* Assignment *
Return the lines beginning at the one that contains "California, site 206, 2025-03-05T12:36:13+00:00, 3-frame" and continuing to the end of the entries, including both ends, exactly as written and nothing else.

╭─ Supplied data

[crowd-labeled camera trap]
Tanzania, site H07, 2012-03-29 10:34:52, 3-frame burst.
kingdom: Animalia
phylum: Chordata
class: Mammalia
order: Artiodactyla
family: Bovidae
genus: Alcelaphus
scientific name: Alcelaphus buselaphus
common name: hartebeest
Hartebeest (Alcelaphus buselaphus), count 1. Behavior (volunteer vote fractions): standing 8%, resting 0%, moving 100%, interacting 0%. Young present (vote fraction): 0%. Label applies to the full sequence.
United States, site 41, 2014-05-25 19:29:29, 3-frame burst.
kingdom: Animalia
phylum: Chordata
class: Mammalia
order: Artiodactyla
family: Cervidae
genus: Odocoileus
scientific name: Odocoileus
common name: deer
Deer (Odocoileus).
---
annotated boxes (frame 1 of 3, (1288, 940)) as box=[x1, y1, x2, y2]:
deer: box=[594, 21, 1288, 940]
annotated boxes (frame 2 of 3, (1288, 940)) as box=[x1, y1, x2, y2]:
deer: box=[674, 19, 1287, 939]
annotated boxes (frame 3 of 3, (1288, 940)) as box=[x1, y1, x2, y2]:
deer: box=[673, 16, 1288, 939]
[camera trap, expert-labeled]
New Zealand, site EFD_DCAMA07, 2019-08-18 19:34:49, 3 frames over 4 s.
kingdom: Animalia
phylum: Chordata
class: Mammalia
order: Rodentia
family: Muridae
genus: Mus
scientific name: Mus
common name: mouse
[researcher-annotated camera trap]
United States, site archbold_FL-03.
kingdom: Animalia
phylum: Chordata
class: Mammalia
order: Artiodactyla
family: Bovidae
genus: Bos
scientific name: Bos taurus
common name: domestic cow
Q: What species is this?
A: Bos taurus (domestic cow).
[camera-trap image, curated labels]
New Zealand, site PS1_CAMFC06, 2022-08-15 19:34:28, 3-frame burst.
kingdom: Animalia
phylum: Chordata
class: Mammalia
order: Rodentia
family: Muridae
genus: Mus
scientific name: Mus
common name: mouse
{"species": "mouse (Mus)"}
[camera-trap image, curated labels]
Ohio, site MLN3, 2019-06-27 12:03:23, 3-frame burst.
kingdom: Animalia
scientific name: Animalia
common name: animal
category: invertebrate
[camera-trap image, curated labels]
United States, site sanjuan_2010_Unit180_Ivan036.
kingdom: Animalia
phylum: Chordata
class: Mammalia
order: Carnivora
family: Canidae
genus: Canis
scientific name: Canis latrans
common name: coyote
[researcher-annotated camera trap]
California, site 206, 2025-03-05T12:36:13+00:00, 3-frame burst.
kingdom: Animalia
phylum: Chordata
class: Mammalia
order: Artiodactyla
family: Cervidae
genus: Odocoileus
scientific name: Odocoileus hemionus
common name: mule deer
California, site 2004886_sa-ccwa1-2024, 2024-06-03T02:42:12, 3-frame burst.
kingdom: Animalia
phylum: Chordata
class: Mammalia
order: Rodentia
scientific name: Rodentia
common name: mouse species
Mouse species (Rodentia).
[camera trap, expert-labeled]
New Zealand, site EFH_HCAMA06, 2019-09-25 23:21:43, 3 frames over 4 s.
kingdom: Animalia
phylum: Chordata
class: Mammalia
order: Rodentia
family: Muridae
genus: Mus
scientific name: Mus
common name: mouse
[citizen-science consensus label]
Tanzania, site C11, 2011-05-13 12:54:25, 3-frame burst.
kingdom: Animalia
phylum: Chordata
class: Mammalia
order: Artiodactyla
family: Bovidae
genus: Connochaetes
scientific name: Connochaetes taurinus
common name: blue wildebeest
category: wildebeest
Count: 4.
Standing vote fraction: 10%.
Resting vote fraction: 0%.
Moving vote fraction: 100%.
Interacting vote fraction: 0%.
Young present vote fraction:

╰─

* Written solution *
California, site 206, 2025-03-05T12:36:13+00:00, 3-frame burst.
kingdom: Animalia
phylum: Chordata
class: Mammalia
order: Artiodactyla
family: Cervidae
genus: Odocoileus
scientific name: Odocoileus hemionus
common name: mule deer
California, site 2004886_sa-ccwa1-2024, 2024-06-03T02:42:12, 3-frame burst.
kingdom: Animalia
phylum: Chordata
class: Mammalia
order: Rodentia
scientific name: Rodentia
common name: mouse species
Mouse species (Rodentia).
[camera trap, expert-labeled]
New Zealand, site EFH_HCAMA06, 2019-09-25 23:21:43, 3 frames over 4 s.
kingdom: Animalia
phylum: Chordata
class: Mammalia
order: Rodentia
family: Muridae
genus: Mus
scientific name: Mus
common name: mouse
[citizen-science consensus label]
Tanzania, site C11, 2011-05-13 12:54:25, 3-frame burst.
kingdom: Animalia
phylum: Chordata
class: Mammalia
order: Artiodactyla
family: Bovidae
genus: Connochaetes
scientific name: Connochaetes taurinus
common name: blue wildebeest
category: wildebeest
Count: 4.
Standing vote fraction: 10%.
Resting vote fraction: 0%.
Moving vote fraction: 100%.
Interacting vote fraction: 0%.
Young present vote fraction:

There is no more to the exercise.